> _TEXT PASSAGE_:
※
Yup.  GM’s thinking a tad further than the Volt.  They’re apparently dead serious about hydrogen powered vehicles.  And soon.
   
Speaking from Shanghai, China, one of General Motors’ vice-presidents, Elizabeth Lowery, told Reuters that “"You have to make sure that any of these technologies are out there in great volume to make a difference for the environment.”  Her remarks came after Larry Burns, GM’s vice president of research and development, had earlier predicted that the company would introduce a hydrogen powered vehicle by 2011, with production increasing quickly to a predicted one million vehicles worldwide.
   
Though Lowery said that GM had initially targeted 2010 as the date for making competitive fuel cells, whether GM will meet that target remains doubtful.  However, it is clearly serious, according to Lowery, about the one million vehicle target.  "You have to bring the technology along before you know when you are going to get to a million vehicles," she said, adding that “e want to be the first automaker to produce a million fuel cell vehicles, and be profitable doing so"
※
> _EXPLORE THE MATERIAL_:
A - In the passage on GM's hydrogen vehicles, reproduce word for word the part that opens with the words containing "Speaking from Shanghai, China, one" and closes with "million vehicles worldwide.".
B - According to the passage on GM's hydrogen vehicles, by what year did Larry Burns predict the company would introduce a hydrogen powered vehicle?
C - Extend the passage about GM's hydrogen vehicle plans, picking up after its final sentence.

> _MATERIAL SUPPLIED_:
※
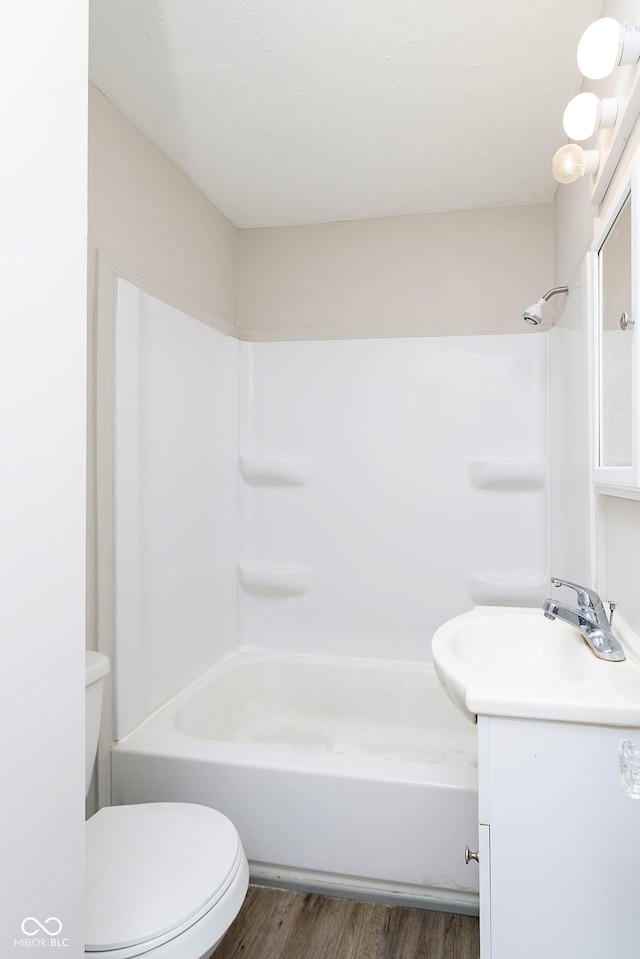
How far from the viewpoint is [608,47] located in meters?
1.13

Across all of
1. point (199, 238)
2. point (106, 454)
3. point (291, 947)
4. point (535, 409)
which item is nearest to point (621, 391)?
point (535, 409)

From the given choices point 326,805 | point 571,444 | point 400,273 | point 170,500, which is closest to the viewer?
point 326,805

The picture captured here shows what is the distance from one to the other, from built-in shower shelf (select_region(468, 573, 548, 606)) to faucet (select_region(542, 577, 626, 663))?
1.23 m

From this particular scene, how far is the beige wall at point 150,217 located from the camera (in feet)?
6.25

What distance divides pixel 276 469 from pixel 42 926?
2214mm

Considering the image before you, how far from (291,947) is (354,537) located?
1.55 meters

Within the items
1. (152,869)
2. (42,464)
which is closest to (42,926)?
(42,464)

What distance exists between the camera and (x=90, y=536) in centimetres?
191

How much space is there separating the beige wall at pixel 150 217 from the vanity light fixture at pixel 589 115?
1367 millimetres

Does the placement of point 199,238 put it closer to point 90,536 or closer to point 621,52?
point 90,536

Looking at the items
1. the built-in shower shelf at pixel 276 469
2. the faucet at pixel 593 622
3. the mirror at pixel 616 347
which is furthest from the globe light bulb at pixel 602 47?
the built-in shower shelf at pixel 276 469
※
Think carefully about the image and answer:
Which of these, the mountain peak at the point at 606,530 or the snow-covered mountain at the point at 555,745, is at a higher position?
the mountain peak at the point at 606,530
※
> _WRITTEN ANSWERS_:
A -
Speaking from Shanghai, China, one of General Motors’ vice-presidents, Elizabeth Lowery, told Reuters that “"You have to make sure that any of these technologies are out there in great volume to make a difference for the environment.”  Her remarks came after Larry Burns, GM’s vice president of research and development, had earlier predicted that the company would introduce a hydrogen powered vehicle by 2011, with production increasing quickly to a predicted one million vehicles worldwide.

B - By 2011.

C -
Lowery also disclosed that General Motors will introduce a gasoline/electric hybrid in the Chinese market next year.  That the hydrogen vehicle is targeted at this market, as well, is indicated by Lowery’s presence in Shanghai when she made her statements.  If the company were to produce hydrogen vehicles on a large scale by 2012 or shortly thereafter, as Burns has previously said is the schedule, it suggests that General Motors has been giving serious thought to the problem of creating an infrastructure that would support these vehicles.  While they produce water vapor as exhaust, they require hydrogen to run, and hydrogen is a rather expensive product to produce, transport, and store.
   
Still, the statements clearly indicate a corporate commitment to alternative fuel vehicles in the very near term.  But not necessarily for the United States.  The implication is that GM sees these as practical for a country like China, which has no established fuel infrastructure for gasoline vehicles, and so can have a new infrastructure built by the government to suit whatever is most expedient.
   
It is yet another indication that GM’s new motto is, “What’s good for China is good for GM, and vice-versa.”